**** PROVIDED TEXT

TAL Money Memo 01-14-09: Horror Films Reflect Horrible Economics

"Markets are driven by animal spirits."
—John Maynard Keynes

"The horror, the horror…"
—Joseph Conrad

Hollywood studio executives (possibly an oxymoron in more ways than one) tend to reflect the feelings and zeitgeist of their time.  When economic times are good, Hollywood cranks out flicks that fit the joyous mood of the times - Herbie movies, and recent hero epics like Superman, Batman, and Iron man.

I think it is reasonable to assume that when times get crappy, the studio studs produce films that reflect their own fears.  In 1981, when economic times were bad, and gold markets were good, Hollywood released "Rollover," a Jane Fonda epic about the collapse of the NY banks, and the consequent buying of gold by Middle Easterners.  The fact that Reagan's inauguration in 1981 forestalled the Hollywood forecast isn't important.  Gloomy movies were green lighted representing a gloomy time.

Making movies is NOT a science.  As Sam Goldwyn said, "As an art form, movies are a lousy business.  And as a business, movies are lousy art form."  The collective enterprise of agents, stars, studio lots, et al must create and sell 400-500 movies a year to the theaters, TV and Netflix representing the buying public.  And while sequels may have a slightly higher probability of success based on the success of the predecessor, the decision to green light a given picture is mostly sophisticated guesswork.

So, with no fear whatsoever of being mistaken for Joe Bob Briggs, I submit the following wildly speculative hypothesis, that horror films reflect something about our economy as seen through the eyes of studio guys.

My hypothesis is based perhaps on nothing more than the coincidence (?) that most of the really great horror movies were released back between 1931 and 1936.  Several writers have noted how crappy the economy was during those days, it was in all the papers.  Those moves reflected the Zeitgeist of the Dirty Thirties, and produced some real monsters.  (Pun intended.)  The following is a relatively complete list compiled from www.netflix.com:

The 1930s

1931 - Frankenstein: with Boris Karloff, the first of some 25 Frankenstein movies.

1931 - Dracula: with Bella Lugosi, a vampire attracted to pretty girls.

1932 - The Mummy: with Karloff again, the first of many mummies.

1932 - Murders in the Rue Morgue: a Poe offering, with Bela Lugosi.

1932 - Dr. Jekyll and Mr. Hyde: starring Frederic March.

1933 - King Kong: big monkey terrorizes pretty girl, and New York City.

1933 - The Mystery of the Wax Museum: Vincent Price begins a career involving waxy buildup movies.

1935 - Werewolf of London: the first of the werewolf breed, costarring Warner Oland, a future Charlie Chan.

1935 - The Wolfman: with Lon Cheney.

1936 - Sweeny Todd: the original source for the later Sondheim musical.

********

WHAT TO WORK ON:
a. Reproduce everything in the money memo from "Hollywood studio executives" down to "a gloomy time.".
b. According to the money memo, what was the name of the 1981 Hollywood release about the collapse of the NY banks?
The material after this has no connection to the money memo.

**** DATASET RECORDS

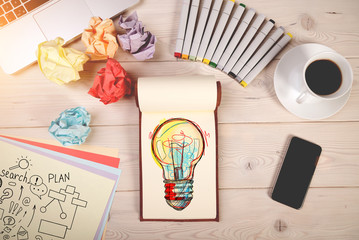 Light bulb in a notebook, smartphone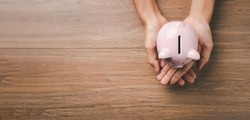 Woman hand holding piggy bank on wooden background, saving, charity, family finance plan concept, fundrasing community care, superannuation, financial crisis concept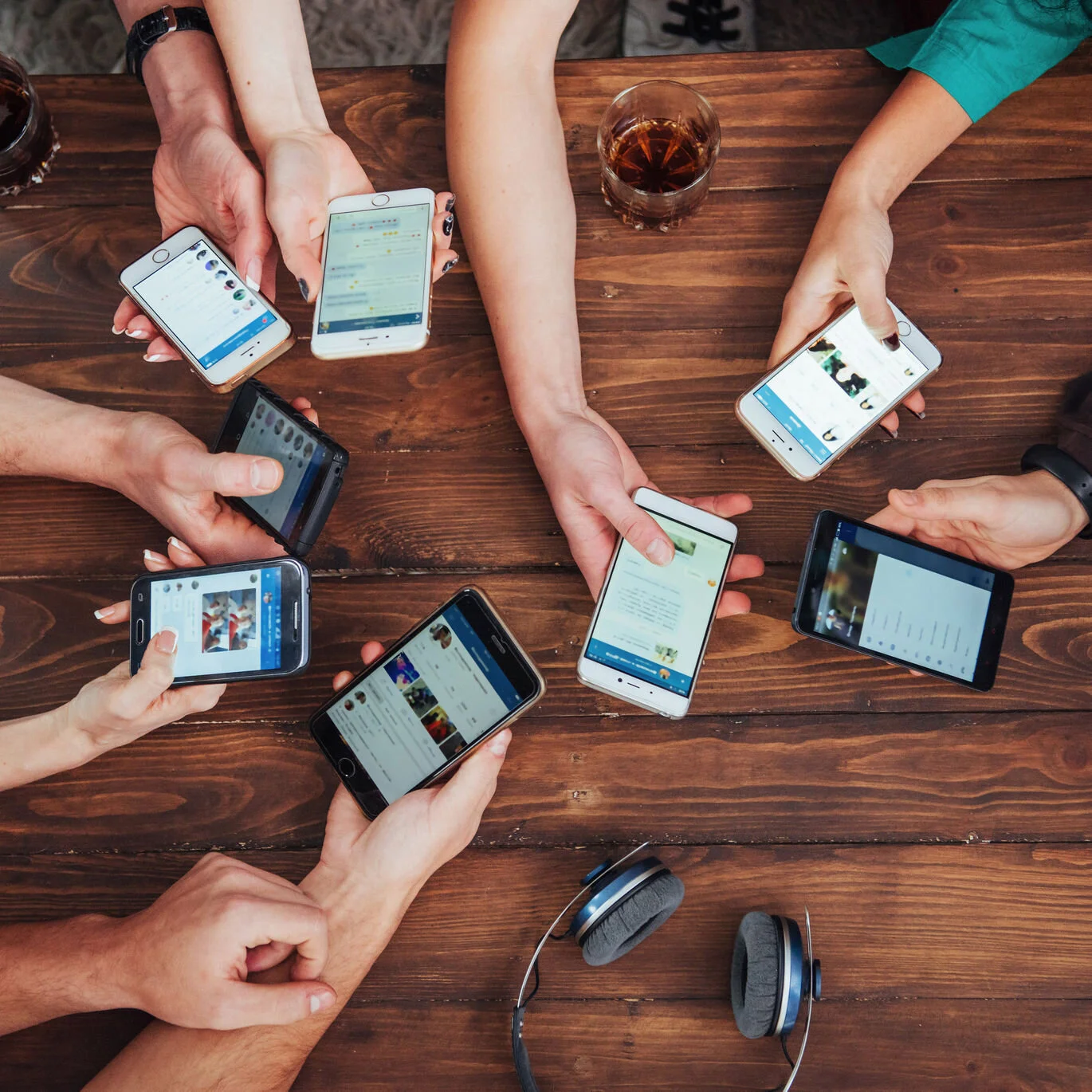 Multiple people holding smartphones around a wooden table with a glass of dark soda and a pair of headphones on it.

********
**** DATASET RECORDS

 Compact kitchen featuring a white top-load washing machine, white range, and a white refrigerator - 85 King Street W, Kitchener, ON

********
**** DATASET RECORDS

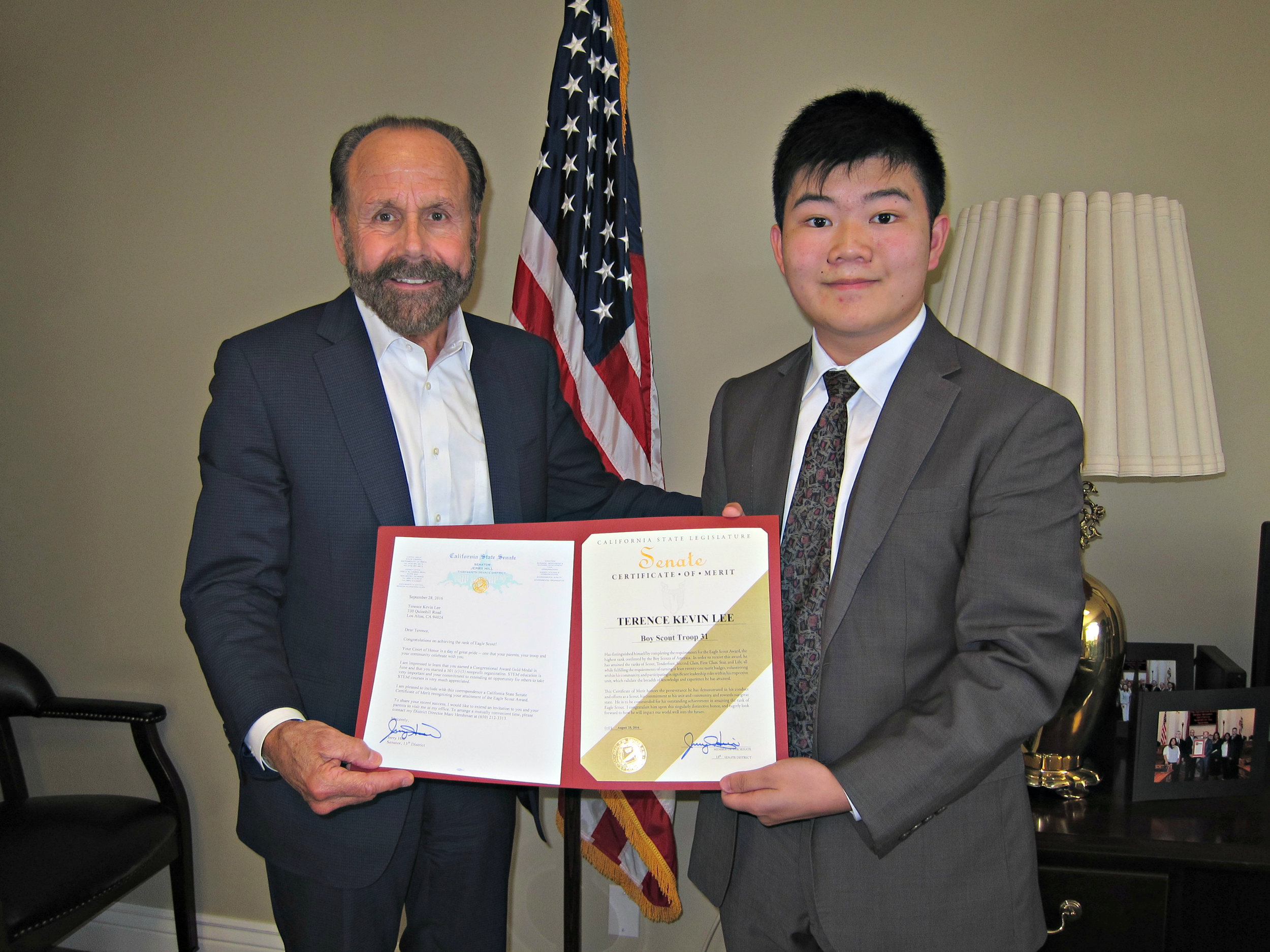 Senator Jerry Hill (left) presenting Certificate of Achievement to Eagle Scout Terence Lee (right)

********

ANSWER LIST:
a.
Hollywood studio executives (possibly an oxymoron in more ways than one) tend to reflect the feelings and zeitgeist of their time.  When economic times are good, Hollywood cranks out flicks that fit the joyous mood of the times - Herbie movies, and recent hero epics like Superman, Batman, and Iron man.

I think it is reasonable to assume that when times get crappy, the studio studs produce films that reflect their own fears.  In 1981, when economic times were bad, and gold markets were good, Hollywood released "Rollover," a Jane Fonda epic about the collapse of the NY banks, and the consequent buying of gold by Middle Easterners.  The fact that Reagan's inauguration in 1981 forestalled the Hollywood forecast isn't important.  Gloomy movies were green lighted representing a gloomy time.

b. "Rollover"